Staff Sgt. Danielle Kerfeld named Alaska Airman of the Year for 2022
Inside the Gates
ANCHORAGE, Alaska (KTUU) - Joining the U.S. Air Force was a dream Staff Sgt. Danielle Kerfeld had for years.
Now, at 24 years old, they have taken the leap and enlisted after serving as a police officer in Minnesota.
Since being a part of Joint Base Elmendorf Richardson, Kerfeld has left waves of admiration across the base for how true they are to themselves in addition to how they perform as a law enforcement officer.
“Dannie is very humble, passionate about the things she does across law enforcement,” Senior Master Sgt. Sarah Colwell said.
In February, Kerfeld was recognized as the Alaska Airman of the Year as one of 12 select junior enlisted service members to be recognized as the Alaska Service member of the year award by ASYMCA of Alaska.
“I knew right away once I read the requirements that Dannie was a prime candidate,” Colwell said.
But Kerfeld said the recognition came as a surprise.
“I knew the package was submitted. I was completely blindsided,” Kerfeld said. “It was actually the most emotion I felt from receiving some recognition of that sort.”
Kerfeld was recognized for the work they’ve done fostering relationships between law enforcement and the community, their high character and excelling in their role.
“(They have) read with schoolchildren, and just shown that police are caring individuals and presence,” Colwell said. “And then in the local community of Anchorage, she’s done summer safety days and also done Shop With A Cop around Christmas time.”
However, the real legacy Kerfeld might just be leaving behind is their ability to be true to themselves.

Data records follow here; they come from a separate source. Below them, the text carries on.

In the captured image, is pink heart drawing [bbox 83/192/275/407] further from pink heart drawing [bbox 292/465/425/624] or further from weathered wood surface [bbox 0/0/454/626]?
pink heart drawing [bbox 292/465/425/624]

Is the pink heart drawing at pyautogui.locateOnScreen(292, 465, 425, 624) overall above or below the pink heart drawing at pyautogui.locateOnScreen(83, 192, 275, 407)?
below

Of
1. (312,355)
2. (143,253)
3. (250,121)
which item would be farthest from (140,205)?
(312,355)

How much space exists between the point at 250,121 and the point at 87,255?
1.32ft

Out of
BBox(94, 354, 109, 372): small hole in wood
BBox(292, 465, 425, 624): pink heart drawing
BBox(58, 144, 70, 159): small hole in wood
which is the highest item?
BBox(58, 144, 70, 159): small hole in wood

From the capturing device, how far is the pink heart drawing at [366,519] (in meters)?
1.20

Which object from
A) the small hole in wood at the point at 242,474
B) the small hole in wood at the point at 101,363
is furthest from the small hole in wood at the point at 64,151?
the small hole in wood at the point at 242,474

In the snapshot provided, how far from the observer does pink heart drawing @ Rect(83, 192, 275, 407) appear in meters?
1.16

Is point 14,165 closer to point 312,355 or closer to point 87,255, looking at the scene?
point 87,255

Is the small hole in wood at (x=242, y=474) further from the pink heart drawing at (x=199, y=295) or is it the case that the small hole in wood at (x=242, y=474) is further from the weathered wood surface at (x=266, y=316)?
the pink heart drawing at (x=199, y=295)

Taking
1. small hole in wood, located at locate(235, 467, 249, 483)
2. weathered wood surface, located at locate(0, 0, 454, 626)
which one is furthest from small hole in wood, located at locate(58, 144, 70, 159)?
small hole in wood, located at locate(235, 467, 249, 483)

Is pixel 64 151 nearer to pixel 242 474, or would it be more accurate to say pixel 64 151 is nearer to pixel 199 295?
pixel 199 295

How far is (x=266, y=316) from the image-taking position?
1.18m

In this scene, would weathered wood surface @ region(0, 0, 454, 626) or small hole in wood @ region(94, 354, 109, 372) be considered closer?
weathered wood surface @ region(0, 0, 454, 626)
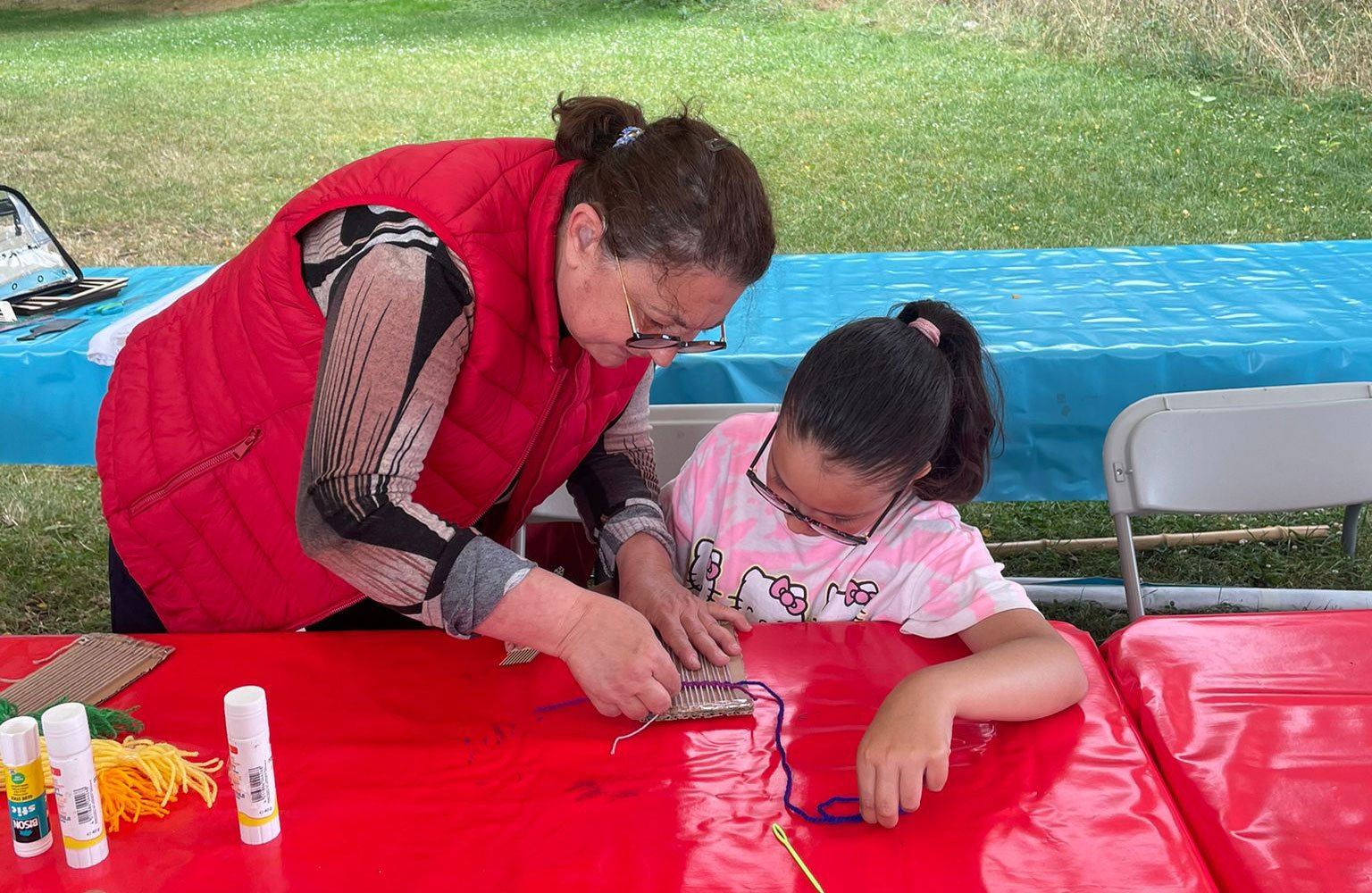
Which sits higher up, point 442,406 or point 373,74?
point 442,406

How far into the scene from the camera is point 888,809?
43.7 inches

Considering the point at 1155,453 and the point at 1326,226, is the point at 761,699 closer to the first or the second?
the point at 1155,453

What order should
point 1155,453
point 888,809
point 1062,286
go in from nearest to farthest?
point 888,809 → point 1155,453 → point 1062,286

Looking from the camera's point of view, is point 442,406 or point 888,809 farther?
point 442,406

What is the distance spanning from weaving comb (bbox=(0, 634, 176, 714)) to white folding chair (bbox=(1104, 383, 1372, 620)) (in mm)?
1555

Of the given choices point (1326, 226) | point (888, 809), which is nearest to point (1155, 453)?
point (888, 809)

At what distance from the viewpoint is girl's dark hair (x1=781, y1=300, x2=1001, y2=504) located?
1.52m

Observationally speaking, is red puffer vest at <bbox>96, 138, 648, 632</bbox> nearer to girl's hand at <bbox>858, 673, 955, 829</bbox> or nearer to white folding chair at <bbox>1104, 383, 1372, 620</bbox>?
girl's hand at <bbox>858, 673, 955, 829</bbox>

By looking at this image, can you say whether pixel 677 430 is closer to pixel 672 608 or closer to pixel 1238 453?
pixel 672 608

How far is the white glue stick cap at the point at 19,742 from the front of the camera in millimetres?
1012

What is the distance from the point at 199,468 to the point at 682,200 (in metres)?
0.68

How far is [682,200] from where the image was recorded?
126cm

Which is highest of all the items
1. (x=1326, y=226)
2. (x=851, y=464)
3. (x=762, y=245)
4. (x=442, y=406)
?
(x=762, y=245)

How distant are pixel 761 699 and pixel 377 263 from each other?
0.63 meters
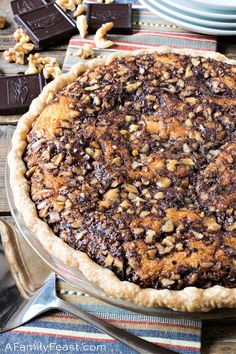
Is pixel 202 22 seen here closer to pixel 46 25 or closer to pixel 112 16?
pixel 112 16

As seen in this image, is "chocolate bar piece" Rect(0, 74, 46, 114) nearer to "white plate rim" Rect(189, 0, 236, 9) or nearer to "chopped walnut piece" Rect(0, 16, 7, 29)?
"chopped walnut piece" Rect(0, 16, 7, 29)

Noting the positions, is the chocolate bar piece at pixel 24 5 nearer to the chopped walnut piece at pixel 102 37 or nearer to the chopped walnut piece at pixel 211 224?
the chopped walnut piece at pixel 102 37

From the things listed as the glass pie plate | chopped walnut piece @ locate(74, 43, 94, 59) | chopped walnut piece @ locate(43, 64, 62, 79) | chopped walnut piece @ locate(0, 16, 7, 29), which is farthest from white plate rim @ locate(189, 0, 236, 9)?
the glass pie plate

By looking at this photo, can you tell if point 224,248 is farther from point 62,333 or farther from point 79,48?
point 79,48

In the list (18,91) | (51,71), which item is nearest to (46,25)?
(51,71)

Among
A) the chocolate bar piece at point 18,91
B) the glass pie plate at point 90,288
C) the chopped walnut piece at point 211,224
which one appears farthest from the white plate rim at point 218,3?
the glass pie plate at point 90,288

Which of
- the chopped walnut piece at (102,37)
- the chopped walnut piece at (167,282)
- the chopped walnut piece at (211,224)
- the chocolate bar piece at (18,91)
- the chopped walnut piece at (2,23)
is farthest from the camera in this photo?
the chopped walnut piece at (2,23)
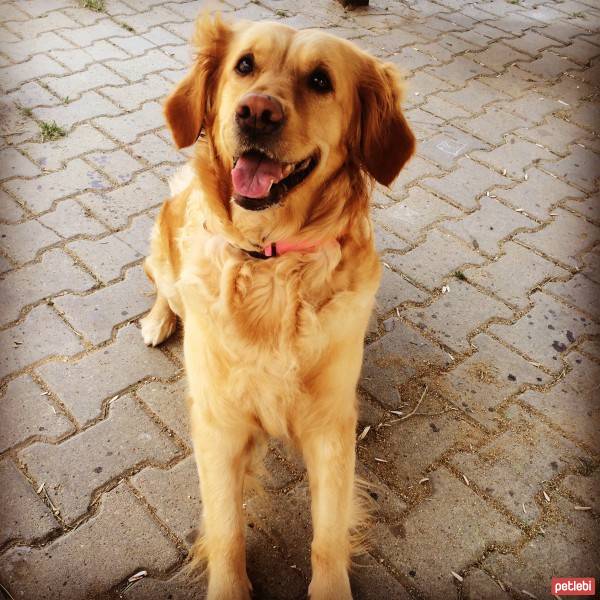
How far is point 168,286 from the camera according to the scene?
2699 millimetres

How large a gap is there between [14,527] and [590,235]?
3.42 metres

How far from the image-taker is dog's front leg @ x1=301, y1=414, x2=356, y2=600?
2.01m

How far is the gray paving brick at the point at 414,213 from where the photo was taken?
3615 mm

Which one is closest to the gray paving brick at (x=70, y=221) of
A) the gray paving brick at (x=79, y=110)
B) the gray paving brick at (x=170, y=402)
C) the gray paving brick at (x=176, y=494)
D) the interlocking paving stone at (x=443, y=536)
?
the gray paving brick at (x=79, y=110)

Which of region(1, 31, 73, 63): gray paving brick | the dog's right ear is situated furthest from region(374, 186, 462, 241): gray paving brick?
region(1, 31, 73, 63): gray paving brick

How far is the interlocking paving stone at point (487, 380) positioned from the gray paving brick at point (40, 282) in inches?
72.9

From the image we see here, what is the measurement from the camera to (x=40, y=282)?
3.02m

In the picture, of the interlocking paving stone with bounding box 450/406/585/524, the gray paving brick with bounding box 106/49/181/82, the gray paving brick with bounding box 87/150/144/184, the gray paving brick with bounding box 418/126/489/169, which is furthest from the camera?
the gray paving brick with bounding box 106/49/181/82

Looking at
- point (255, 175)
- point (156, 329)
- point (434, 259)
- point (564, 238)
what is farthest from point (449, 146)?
point (255, 175)

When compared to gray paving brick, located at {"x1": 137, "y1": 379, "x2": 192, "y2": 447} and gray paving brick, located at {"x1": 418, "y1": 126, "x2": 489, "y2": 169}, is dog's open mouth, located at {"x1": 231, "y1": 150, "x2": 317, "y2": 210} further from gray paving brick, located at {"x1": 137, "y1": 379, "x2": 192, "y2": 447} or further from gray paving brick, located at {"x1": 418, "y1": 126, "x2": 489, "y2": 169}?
gray paving brick, located at {"x1": 418, "y1": 126, "x2": 489, "y2": 169}

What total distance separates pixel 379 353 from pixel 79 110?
2781 millimetres

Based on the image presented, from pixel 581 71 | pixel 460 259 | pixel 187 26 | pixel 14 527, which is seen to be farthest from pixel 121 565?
pixel 581 71

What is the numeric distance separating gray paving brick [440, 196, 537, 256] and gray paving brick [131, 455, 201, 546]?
6.97 feet

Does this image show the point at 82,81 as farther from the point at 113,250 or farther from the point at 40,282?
the point at 40,282
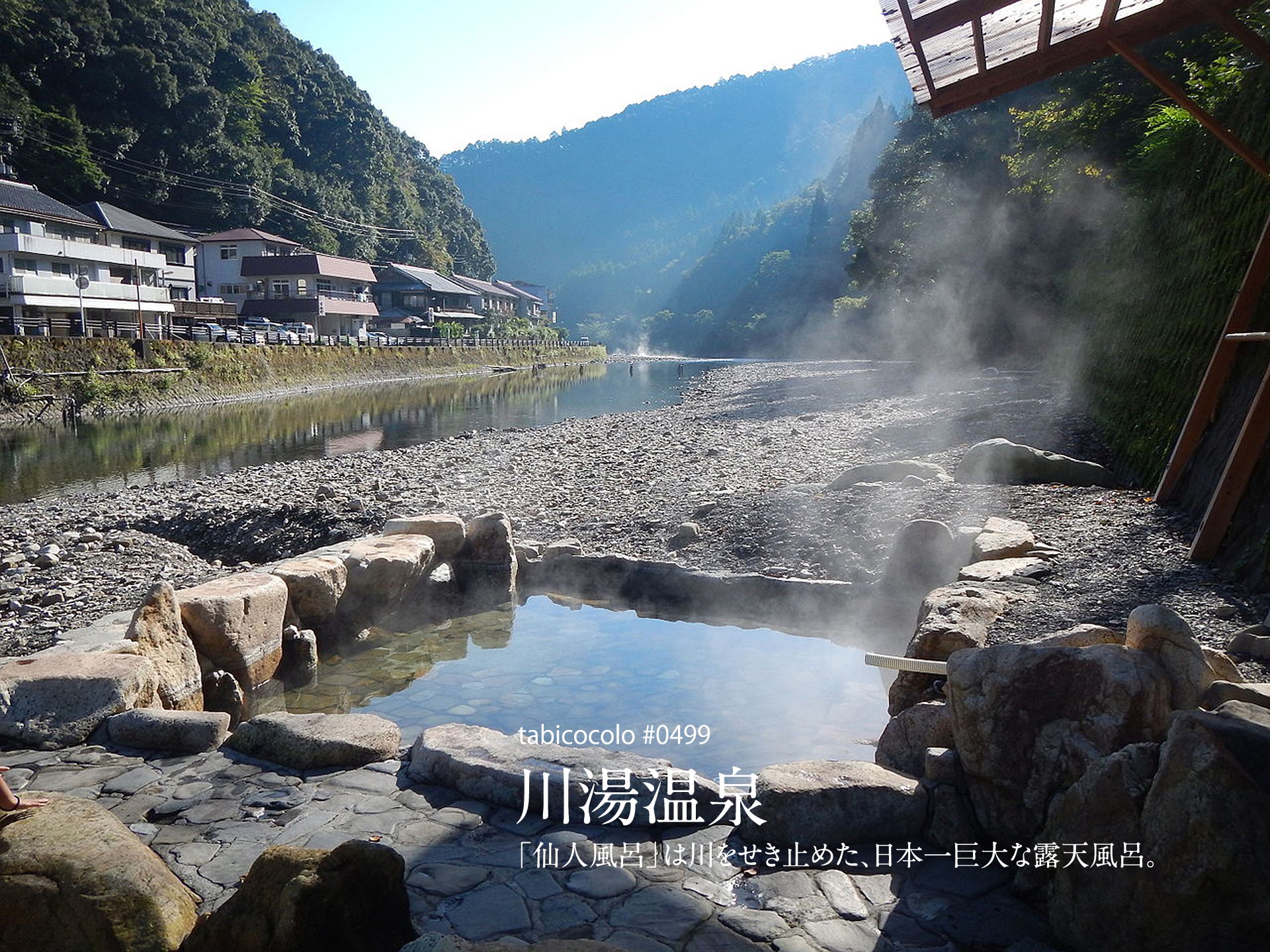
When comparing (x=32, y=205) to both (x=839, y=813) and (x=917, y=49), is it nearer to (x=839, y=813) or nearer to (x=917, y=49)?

“I can honestly say, I’ve served the last four years just being myself. And without sacrificing who I am,” Kerfeld said. “I was a kind person. I was a good person. I was a professional.”
Being themselves has been a personal mission, according to Kerfeld. Being in the military can often encourage people to sacrifice parts of their personality — but Kerfeld was determined to be themselves while helping inspire others and being a voice for other LGBTQ individuals.
Officials say that Kerfeld has been an active advocate for gender and LGBTQ equality on base, and an educator in helping the Department of Defense recognize the need for inclusion.
Kerfeld also hopes they can be a voice of support to others who are fearful of joining the military.
“I want to people able to send that message that you can be successful, and be different and be outside of the norm,” Kerfeld said.